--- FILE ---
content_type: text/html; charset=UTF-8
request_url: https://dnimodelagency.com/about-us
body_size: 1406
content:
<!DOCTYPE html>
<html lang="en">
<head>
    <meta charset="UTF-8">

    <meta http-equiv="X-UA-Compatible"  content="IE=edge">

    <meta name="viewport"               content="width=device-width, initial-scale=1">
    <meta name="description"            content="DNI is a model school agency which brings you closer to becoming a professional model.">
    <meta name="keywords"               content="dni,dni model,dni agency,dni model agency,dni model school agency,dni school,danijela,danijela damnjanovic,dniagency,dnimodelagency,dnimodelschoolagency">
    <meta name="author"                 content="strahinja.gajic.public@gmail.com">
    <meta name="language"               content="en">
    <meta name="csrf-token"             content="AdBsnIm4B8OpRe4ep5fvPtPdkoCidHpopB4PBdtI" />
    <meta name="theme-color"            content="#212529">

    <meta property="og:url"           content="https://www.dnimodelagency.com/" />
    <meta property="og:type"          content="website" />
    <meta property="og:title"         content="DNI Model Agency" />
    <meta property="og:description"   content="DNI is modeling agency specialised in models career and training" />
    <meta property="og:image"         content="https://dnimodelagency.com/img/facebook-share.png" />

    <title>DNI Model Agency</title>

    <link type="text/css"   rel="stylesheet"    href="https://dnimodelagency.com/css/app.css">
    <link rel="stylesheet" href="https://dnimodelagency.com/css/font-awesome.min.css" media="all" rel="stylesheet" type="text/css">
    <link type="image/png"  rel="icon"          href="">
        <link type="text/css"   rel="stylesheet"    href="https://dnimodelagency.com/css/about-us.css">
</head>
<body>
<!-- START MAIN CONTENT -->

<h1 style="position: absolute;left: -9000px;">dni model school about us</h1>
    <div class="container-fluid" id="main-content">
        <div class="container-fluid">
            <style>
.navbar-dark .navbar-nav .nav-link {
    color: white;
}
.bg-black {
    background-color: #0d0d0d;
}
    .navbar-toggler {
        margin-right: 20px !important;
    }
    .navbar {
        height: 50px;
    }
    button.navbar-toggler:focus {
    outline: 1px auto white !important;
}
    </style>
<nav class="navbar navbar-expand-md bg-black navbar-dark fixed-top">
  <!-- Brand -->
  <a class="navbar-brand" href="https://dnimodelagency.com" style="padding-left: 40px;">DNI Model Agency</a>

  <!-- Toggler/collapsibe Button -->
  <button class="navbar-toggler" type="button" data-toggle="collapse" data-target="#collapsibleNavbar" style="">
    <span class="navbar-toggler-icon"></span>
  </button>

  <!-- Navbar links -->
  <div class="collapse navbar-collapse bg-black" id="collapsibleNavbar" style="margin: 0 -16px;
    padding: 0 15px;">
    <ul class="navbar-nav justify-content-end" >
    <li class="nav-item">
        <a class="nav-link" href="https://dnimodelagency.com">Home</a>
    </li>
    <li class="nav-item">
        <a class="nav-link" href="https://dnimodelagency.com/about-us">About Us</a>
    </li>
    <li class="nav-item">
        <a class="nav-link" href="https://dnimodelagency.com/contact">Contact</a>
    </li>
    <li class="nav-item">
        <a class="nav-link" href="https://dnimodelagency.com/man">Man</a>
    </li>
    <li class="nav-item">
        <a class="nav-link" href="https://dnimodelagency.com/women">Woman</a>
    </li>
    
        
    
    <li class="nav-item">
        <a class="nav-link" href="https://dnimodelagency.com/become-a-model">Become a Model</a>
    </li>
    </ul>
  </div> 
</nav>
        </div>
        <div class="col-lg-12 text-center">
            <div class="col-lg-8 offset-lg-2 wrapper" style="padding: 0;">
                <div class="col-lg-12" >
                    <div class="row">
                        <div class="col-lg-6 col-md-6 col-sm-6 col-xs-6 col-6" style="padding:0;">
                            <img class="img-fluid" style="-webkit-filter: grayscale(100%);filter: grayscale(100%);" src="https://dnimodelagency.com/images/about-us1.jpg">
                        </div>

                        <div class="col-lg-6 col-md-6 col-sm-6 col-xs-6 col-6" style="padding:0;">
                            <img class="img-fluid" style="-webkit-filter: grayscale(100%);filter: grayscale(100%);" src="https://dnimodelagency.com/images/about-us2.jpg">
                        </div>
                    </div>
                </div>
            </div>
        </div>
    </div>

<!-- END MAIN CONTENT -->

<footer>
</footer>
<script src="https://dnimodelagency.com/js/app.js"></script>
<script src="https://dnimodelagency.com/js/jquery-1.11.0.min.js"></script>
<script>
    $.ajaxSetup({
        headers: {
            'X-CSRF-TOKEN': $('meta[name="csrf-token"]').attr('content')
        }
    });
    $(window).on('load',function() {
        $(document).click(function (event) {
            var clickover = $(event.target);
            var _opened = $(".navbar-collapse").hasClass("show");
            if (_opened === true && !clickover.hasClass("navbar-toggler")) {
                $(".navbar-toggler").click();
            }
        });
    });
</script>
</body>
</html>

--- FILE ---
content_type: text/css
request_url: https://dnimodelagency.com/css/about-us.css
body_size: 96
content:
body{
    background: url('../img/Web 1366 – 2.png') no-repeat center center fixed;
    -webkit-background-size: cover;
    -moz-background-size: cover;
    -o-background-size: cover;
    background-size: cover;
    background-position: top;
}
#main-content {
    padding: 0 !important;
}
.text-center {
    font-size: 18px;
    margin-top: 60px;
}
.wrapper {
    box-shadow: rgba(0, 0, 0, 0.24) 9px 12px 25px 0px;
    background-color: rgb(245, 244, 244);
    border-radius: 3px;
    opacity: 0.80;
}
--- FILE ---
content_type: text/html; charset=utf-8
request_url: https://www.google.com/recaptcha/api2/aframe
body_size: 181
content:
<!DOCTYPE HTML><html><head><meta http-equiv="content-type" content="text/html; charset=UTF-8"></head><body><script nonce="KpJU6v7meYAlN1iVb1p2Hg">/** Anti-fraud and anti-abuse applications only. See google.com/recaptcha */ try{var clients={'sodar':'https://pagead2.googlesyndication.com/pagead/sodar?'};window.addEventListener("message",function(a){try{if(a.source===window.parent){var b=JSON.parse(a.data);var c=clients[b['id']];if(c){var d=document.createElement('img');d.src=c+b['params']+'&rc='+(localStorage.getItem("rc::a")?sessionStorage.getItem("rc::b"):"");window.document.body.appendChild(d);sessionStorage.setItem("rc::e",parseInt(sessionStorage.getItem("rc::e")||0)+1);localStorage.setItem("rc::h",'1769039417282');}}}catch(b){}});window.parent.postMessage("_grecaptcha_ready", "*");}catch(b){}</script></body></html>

= TASK DESCRIPTION =
Show all lines in the preceding material that have "text" in them.

= RESULT OF THIS TASK =
content_type: text/html; charset=UTF-8
    <link type="text/css"   rel="stylesheet"    href="https://dnimodelagency.com/css/app.css">
    <link rel="stylesheet" href="https://dnimodelagency.com/css/font-awesome.min.css" media="all" rel="stylesheet" type="text/css">
        <link type="text/css"   rel="stylesheet"    href="https://dnimodelagency.com/css/about-us.css">
        <div class="col-lg-12 text-center">
content_type: text/css
.text-center {
content_type: text/html; charset=utf-8
<!DOCTYPE HTML><html><head><meta http-equiv="content-type" content="text/html; charset=UTF-8"></head><body><script nonce="KpJU6v7meYAlN1iVb1p2Hg">/** Anti-fraud and anti-abuse applications only. See google.com/recaptcha */ try{var clients={'sodar':'https://pagead2.googlesyndication.com/pagead/sodar?'};window.addEventListener("message",function(a){try{if(a.source===window.parent){var b=JSON.parse(a.data);var c=clients[b['id']];if(c){var d=document.createElement('img');d.src=c+b['params']+'&rc='+(localStorage.getItem("rc::a")?sessionStorage.getItem("rc::b"):"");window.document.body.appendChild(d);sessionStorage.setItem("rc::e",parseInt(sessionStorage.getItem("rc::e")||0)+1);localStorage.setItem("rc::h",'1769039417282');}}}catch(b){}});window.parent.postMessage("_grecaptcha_ready", "*");}catch(b){}</script></body></html>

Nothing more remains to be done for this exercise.